### YOUR INSTRUCTIONS
Every line from the one with "kingdom: Animalia" through the final line of the entries below should be returned exactly; leave out all other lines.

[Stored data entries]
--- START ---
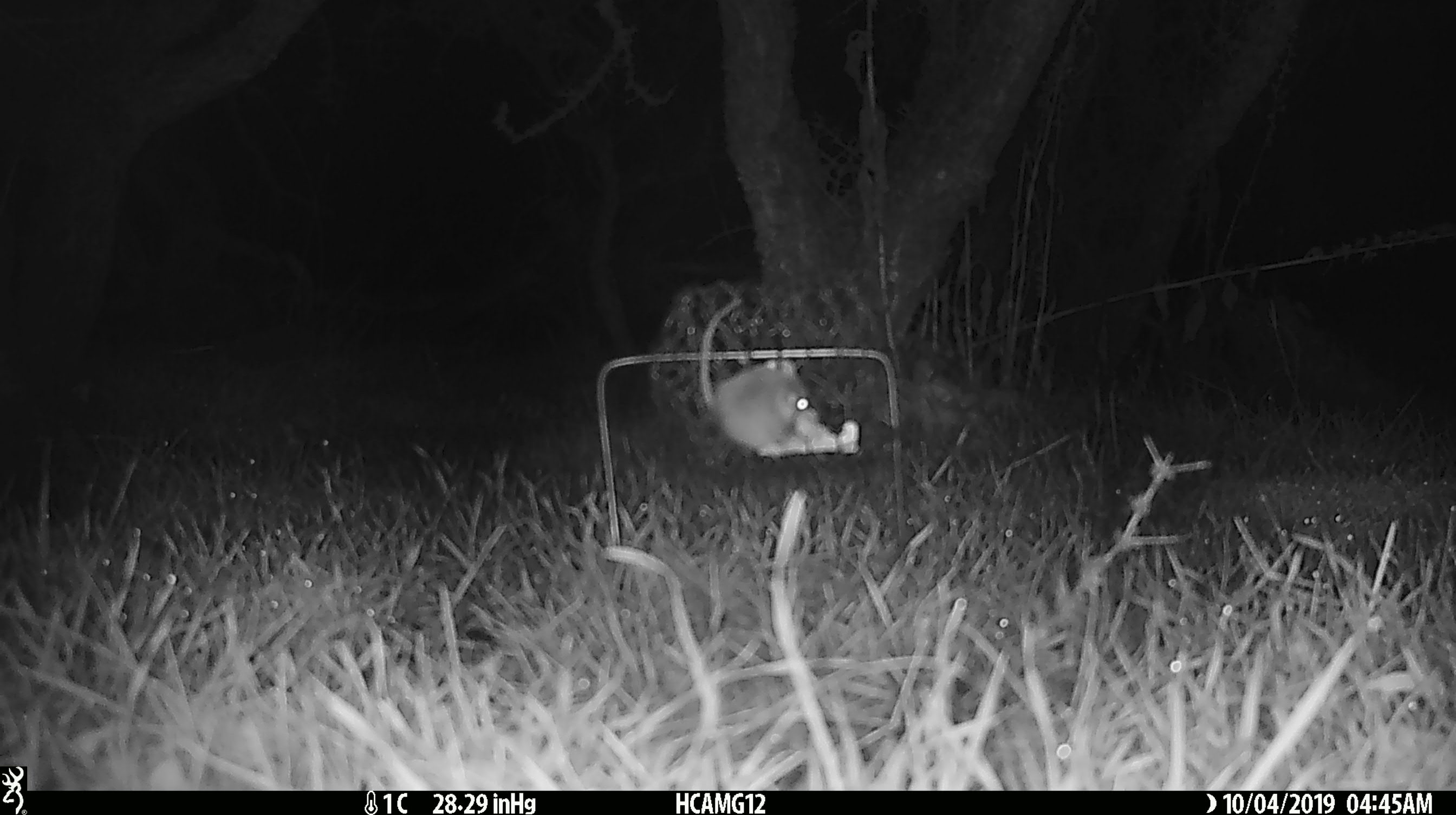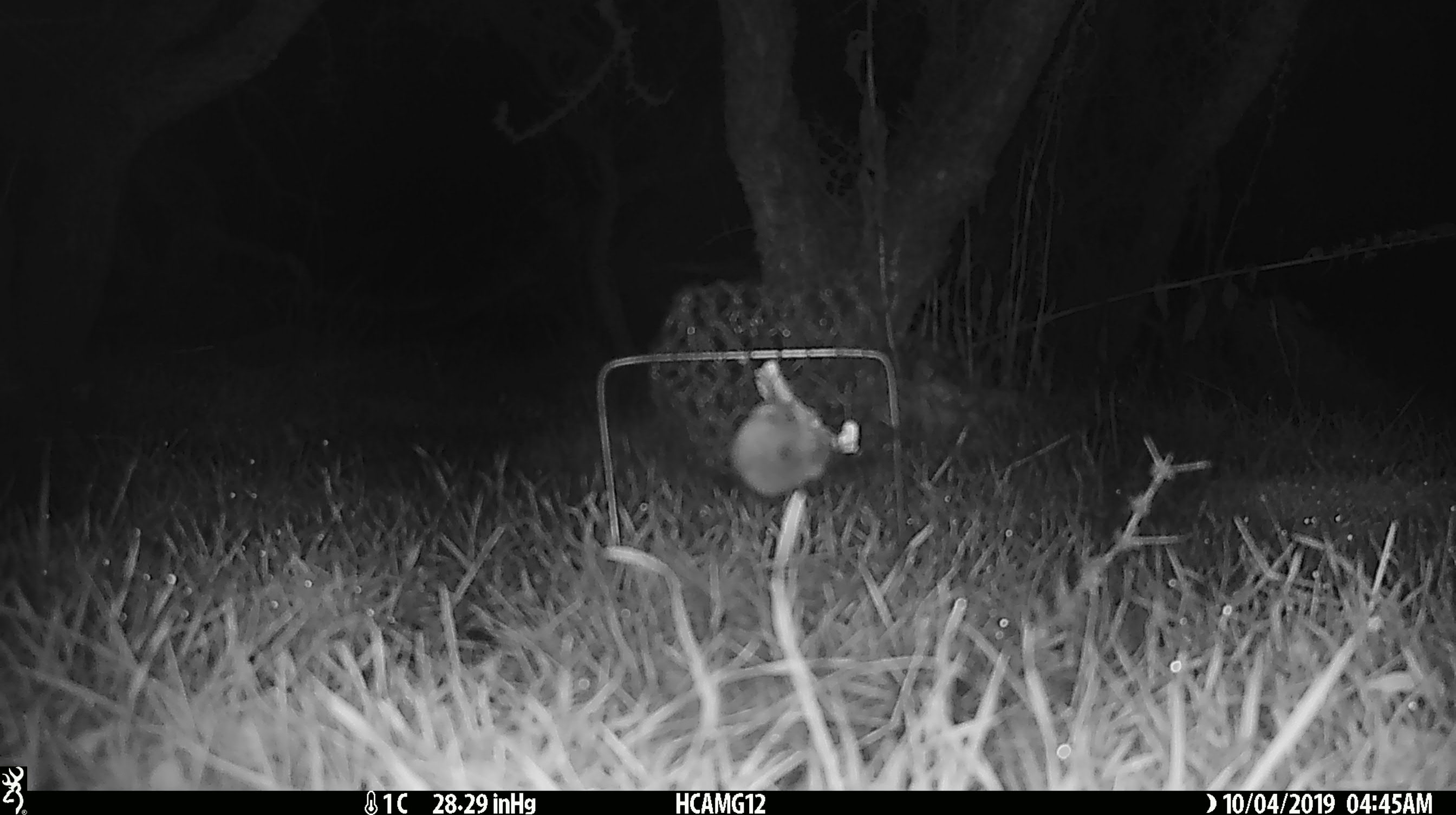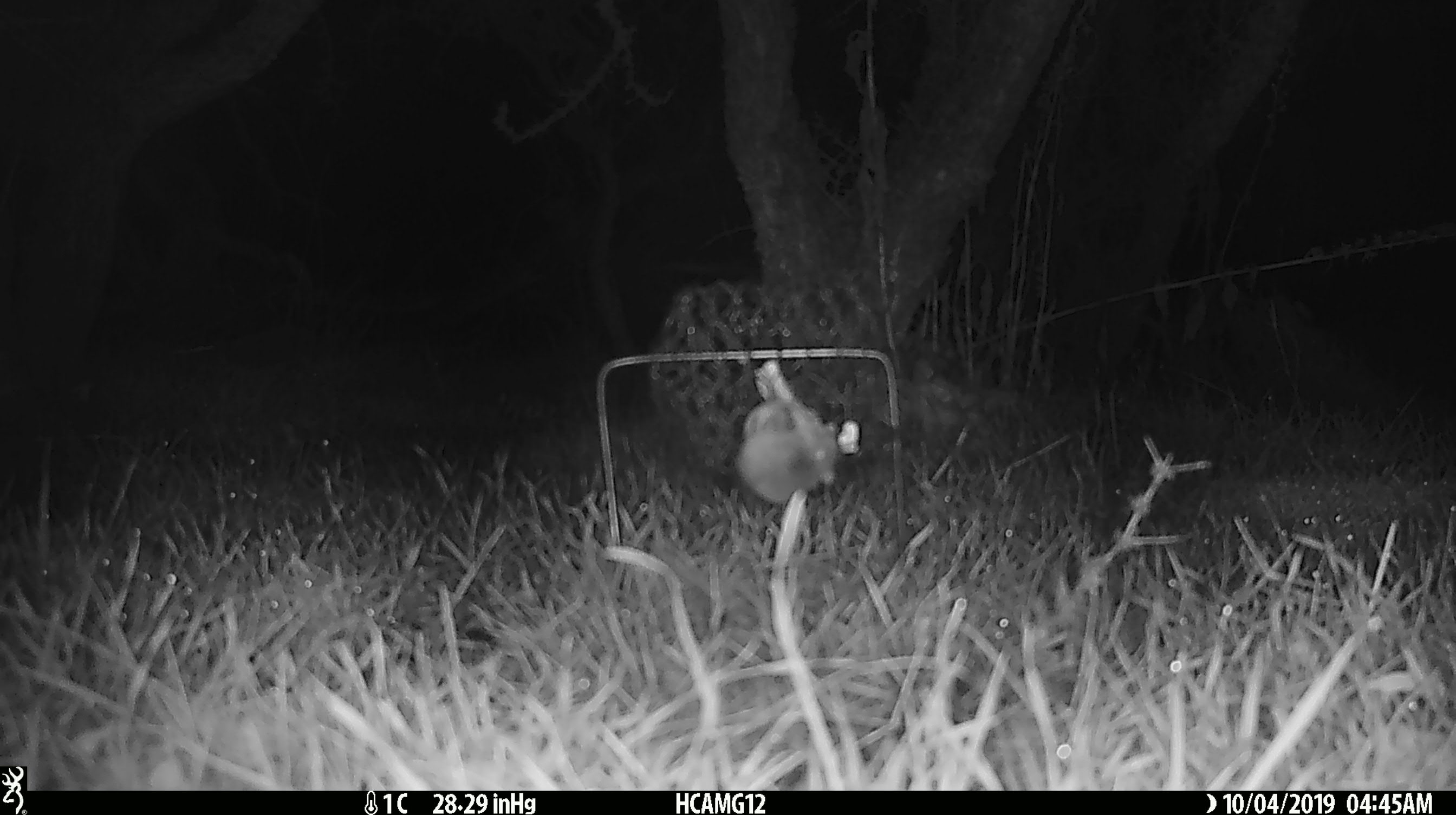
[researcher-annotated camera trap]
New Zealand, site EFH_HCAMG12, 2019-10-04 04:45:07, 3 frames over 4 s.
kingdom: Animalia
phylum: Chordata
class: Mammalia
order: Rodentia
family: Muridae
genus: Mus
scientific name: Mus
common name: mouse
--- END ---
### WORKED SOLUTION
kingdom: Animalia
phylum: Chordata
class: Mammalia
order: Rodentia
family: Muridae
genus: Mus
scientific name: Mus
common name: mouse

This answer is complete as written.